After serving only one year at the college, Provost and Dean of Faculty Susan Steele announced she will resign from her position at the end of this academic year, causing mixed reaction from the campus community.
Steele said that the reason she is leaving the college because of differing definitions of her position.
“I thought that what the college needed and wanted was strong academic leadership,” said Steele. “I knew I could do that. “
However, there are some segments of campus that want academic leadership and other segments that don’t, said Steele.
Steele said she wants the college to move forward and does not want anyone to put all their energy into a conflict over her job.
She said she feels a tremendous amount of guilt over leaving.
“Steele enjoyed working with members of the Mills faculty over the past year and appreciates their willingness to work with her, said President Janet Holmgren in a memo to faculty and staff.”
“I think this is a wonderful place and I wish it all the best,” said Steele.
Holmgren said that Steele’s resignation is a personnel matter.
“It is inappropriate for me to comment beyond my public statement to the faculty in order to preserve her [Steele’s] privacy rights,” said Holmgren.
The announcement of Steele’s resignation caused mixed reaction from both faculty and students.
“It did come as a surprise,” said ethnic studies professor Melinda Micco. “It was very much out of the blue.”
Some students said they think that Steele was forced to resign.
“She wasn’t very professional,” said Senior Eliza Riley. “She wasn’t listening to the students. She wasn’t paying attention to the tradition at Mills in general.”
Riley said that what she means by “tradition” is that the students are in charge of their own academic futures and that their voices count and that Steele did not understand that tradition.
According to Holmgren’s memo, Steele has accomplished many things during her year at the college, including bringing several faculty searches to successful completion, developing a new multicultural grant from the Irvine Foundation, providing assistance to the college’s strategic planning process, and implementing new methods for managing the academic budget.
“During her time here at Mills, Dr. Steele demonstrated her enthusiasm for strengthening women’s education and establishing better connections to the local community,” said Holmgren.
Steele said that she does not know what she is going to do once she leaves the college.
“I have two books that are each roughly half done and I’d like to finish them,” said Steele. “Other than that, I’m waiting to see what happens.”
Holmgren said that she asked the Faculty Executive Committee to create a search committee that would make recommendations on qualified candidates from the Mills faculty to serve next year as provost and dean of faculty.
The new provost “would be a senior professor… with administrative and leadership experience,” said Holmgren.
Holmgren said she plans to announce the results of this search by the end of the semester so that the new provost can assume the duties of the position as soon as possible, in the new academic year.

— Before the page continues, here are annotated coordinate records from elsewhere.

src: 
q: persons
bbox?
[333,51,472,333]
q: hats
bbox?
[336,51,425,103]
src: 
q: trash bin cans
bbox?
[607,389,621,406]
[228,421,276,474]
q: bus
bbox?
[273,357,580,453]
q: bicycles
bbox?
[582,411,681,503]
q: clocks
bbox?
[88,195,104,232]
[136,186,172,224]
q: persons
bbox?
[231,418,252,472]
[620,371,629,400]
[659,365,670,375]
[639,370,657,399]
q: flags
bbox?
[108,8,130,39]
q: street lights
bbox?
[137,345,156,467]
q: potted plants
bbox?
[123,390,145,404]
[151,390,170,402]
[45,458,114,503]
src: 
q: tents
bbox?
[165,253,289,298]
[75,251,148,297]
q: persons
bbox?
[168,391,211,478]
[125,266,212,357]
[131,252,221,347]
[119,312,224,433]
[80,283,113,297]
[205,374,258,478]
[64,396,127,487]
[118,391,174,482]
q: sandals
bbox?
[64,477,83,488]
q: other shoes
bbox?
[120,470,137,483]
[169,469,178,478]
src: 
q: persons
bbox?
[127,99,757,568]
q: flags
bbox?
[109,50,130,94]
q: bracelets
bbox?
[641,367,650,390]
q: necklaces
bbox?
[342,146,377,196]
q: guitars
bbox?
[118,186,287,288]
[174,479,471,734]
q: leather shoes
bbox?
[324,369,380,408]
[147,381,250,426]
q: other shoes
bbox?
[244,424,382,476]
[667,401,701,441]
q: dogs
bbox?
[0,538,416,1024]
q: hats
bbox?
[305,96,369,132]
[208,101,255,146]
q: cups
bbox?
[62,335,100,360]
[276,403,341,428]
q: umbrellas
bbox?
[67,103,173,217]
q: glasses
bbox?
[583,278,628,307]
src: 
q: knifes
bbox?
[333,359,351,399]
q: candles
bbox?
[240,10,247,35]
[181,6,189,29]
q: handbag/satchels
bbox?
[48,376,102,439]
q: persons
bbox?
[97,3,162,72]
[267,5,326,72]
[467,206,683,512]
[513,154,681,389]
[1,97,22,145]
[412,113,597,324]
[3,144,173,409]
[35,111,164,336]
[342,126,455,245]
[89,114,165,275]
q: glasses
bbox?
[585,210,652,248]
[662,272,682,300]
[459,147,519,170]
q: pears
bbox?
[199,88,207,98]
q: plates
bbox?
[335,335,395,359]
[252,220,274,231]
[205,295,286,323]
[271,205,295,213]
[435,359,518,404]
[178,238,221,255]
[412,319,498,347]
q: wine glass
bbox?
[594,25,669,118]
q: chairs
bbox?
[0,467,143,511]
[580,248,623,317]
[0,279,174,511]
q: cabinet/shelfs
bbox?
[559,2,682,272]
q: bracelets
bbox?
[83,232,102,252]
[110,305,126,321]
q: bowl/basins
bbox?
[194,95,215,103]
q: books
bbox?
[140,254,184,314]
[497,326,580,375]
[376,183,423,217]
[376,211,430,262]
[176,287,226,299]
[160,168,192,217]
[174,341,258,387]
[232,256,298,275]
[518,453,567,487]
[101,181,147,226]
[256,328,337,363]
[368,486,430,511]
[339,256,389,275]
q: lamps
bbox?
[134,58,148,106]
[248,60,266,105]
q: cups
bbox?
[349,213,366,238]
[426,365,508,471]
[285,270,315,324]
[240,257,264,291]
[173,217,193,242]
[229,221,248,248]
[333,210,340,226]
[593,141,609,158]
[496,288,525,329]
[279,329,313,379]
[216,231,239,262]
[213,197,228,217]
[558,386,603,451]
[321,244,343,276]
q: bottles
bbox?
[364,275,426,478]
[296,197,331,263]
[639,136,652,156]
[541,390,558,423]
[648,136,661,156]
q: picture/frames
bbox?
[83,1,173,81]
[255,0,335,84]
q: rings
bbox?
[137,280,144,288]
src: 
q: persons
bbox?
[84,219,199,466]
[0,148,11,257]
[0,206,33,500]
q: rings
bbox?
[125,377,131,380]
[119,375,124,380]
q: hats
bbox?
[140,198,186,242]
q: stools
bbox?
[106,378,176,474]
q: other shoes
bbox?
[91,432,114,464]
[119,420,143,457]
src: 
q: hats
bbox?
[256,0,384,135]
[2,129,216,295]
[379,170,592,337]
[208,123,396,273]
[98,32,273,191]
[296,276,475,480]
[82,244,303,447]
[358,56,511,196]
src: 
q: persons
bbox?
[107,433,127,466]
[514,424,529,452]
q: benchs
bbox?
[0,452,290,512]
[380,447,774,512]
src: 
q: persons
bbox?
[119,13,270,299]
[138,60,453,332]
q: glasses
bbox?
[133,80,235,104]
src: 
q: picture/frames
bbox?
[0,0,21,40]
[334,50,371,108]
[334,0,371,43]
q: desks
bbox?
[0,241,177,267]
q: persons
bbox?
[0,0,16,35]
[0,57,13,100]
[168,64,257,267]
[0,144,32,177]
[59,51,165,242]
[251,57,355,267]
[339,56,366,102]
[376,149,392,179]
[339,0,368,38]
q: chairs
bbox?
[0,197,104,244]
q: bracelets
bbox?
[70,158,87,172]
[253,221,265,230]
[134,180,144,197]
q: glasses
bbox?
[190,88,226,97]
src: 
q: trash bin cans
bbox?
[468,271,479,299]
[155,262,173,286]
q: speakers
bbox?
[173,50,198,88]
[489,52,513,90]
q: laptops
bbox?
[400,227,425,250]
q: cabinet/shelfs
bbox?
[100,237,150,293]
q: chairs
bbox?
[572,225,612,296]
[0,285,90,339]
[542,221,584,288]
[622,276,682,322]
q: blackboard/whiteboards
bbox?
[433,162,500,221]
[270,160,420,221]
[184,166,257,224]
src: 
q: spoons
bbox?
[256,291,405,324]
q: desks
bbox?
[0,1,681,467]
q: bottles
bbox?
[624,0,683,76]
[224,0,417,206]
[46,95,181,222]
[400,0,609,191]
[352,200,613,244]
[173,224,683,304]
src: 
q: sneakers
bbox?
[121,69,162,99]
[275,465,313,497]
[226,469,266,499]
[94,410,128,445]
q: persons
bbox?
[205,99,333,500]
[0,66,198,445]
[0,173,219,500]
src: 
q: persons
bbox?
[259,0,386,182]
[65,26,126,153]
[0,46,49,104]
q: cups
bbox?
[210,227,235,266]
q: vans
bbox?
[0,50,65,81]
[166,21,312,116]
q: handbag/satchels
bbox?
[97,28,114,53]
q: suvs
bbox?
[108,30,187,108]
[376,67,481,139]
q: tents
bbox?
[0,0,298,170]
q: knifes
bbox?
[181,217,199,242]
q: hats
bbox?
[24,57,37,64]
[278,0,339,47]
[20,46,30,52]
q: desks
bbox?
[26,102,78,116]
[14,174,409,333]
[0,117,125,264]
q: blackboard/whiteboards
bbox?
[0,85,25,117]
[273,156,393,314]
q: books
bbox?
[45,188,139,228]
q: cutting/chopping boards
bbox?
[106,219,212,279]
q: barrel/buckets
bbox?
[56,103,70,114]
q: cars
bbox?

“I’m not sure if I will be able to make an announcement [on the results] by Commencement,” said Holmgren. “My intention is to make an announcement by before the end of May.”
The Provost and Dean of Faculty position had been without a permanent appointment between 1999 and 2001. History Professor Bert Gordan served as Acting Provost prior to Steele’s arrival. Before Steele came to the college, she served as Vice Provost at the University of Connecticut between 1998 and 2001, according to Weekly archives.